[Begin TEXT SEGMENT]
Pros & Cons of Raising Musical Kids

We always want our child to grow up the most talented and intelligent one. We expect the child to be broad-minded. Therefore, parents often send their children to various extracurricular classes and schools, including music schools. But how do you know whether the choice was made correctly?


Of course, not all children have an impeccable ear for music and a perfect voice. Most often it does not affect the decision of the parents to send their children to a music school. And the answer to the question why it happens is on the surface. The child really needs primary music education! And there are 11 reasons to support this statement:

11 Pros of Music Education for Kids

  1. The child learns to understand beauty because sounds are the first thing he/she faces before birth. Through practicing the child can learn to listen to and hear beauty.
  2. Music lessons help develop memory because your child has to strain the memory all the time to memorize something during lessons and while doing homework, play by ear, learn musical notation and so on.
  3. The child develops all the available capacities harmoniously. Certainly, some children have more abilities, while others are less capable, but in any case they can study music. Purposeful work on the development of abilities will necessarily produce results.
[End TEXT SEGMENT]
[Begin GIVEN INFORMATION]
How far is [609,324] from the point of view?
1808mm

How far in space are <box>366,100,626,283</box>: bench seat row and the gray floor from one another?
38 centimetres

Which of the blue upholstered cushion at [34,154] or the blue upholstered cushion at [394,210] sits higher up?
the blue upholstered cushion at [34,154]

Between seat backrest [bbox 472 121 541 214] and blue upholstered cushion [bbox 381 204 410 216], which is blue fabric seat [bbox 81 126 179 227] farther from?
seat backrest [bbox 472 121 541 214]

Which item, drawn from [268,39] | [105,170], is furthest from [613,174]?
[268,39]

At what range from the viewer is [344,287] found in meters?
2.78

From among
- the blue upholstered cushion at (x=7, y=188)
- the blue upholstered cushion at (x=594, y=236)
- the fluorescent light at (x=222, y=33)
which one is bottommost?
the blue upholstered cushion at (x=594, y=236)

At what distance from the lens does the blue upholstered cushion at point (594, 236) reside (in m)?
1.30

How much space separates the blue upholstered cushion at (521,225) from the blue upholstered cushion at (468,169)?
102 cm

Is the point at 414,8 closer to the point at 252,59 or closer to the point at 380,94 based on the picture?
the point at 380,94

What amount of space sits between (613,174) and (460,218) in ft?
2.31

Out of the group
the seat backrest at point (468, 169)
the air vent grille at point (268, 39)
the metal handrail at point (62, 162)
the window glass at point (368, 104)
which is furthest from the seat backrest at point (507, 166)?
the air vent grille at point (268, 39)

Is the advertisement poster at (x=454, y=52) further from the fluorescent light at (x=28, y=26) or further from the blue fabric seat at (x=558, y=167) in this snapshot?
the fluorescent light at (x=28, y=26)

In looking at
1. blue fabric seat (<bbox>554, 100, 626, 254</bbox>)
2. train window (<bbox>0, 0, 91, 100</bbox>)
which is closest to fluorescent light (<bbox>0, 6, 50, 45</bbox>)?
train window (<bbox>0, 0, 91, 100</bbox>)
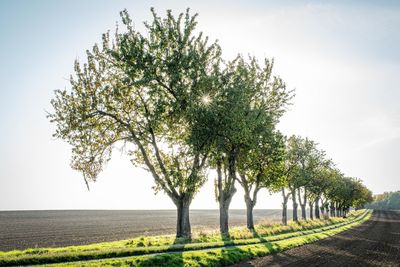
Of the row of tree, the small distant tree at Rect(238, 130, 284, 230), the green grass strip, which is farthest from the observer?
the small distant tree at Rect(238, 130, 284, 230)

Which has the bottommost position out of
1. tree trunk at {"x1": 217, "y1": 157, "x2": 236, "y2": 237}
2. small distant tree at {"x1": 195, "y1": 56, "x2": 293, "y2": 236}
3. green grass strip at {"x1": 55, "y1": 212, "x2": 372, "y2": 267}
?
green grass strip at {"x1": 55, "y1": 212, "x2": 372, "y2": 267}

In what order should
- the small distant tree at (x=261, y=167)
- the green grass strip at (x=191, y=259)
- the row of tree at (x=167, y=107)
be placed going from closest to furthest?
the green grass strip at (x=191, y=259), the row of tree at (x=167, y=107), the small distant tree at (x=261, y=167)

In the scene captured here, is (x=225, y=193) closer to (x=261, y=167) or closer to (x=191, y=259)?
(x=261, y=167)

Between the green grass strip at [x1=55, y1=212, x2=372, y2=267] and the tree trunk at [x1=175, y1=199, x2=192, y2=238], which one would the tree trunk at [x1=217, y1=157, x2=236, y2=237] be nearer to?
the tree trunk at [x1=175, y1=199, x2=192, y2=238]

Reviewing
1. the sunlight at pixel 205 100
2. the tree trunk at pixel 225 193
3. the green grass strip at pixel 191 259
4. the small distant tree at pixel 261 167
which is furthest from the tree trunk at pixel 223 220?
the sunlight at pixel 205 100

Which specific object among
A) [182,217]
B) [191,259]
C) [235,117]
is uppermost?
[235,117]

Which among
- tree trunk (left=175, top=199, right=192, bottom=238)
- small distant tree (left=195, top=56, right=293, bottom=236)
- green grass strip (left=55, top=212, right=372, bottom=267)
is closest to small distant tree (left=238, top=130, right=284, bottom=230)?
small distant tree (left=195, top=56, right=293, bottom=236)

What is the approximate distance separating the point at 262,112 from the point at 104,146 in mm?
16791

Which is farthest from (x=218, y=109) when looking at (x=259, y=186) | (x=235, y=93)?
(x=259, y=186)

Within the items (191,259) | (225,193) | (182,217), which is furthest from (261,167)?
(191,259)

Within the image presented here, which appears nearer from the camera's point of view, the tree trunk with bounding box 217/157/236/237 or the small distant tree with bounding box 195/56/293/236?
the small distant tree with bounding box 195/56/293/236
[End GIVEN INFORMATION]
§ GOAL: Print, word for word, the stretch of the article on raising musical kids that starts with the words "1. The child" and ends with "and hear beauty.".

§ ANSWER BELOW:
1. The child learns to understand beauty because sounds are the first thing he/she faces before birth. Through practicing the child can learn to listen to and hear beauty.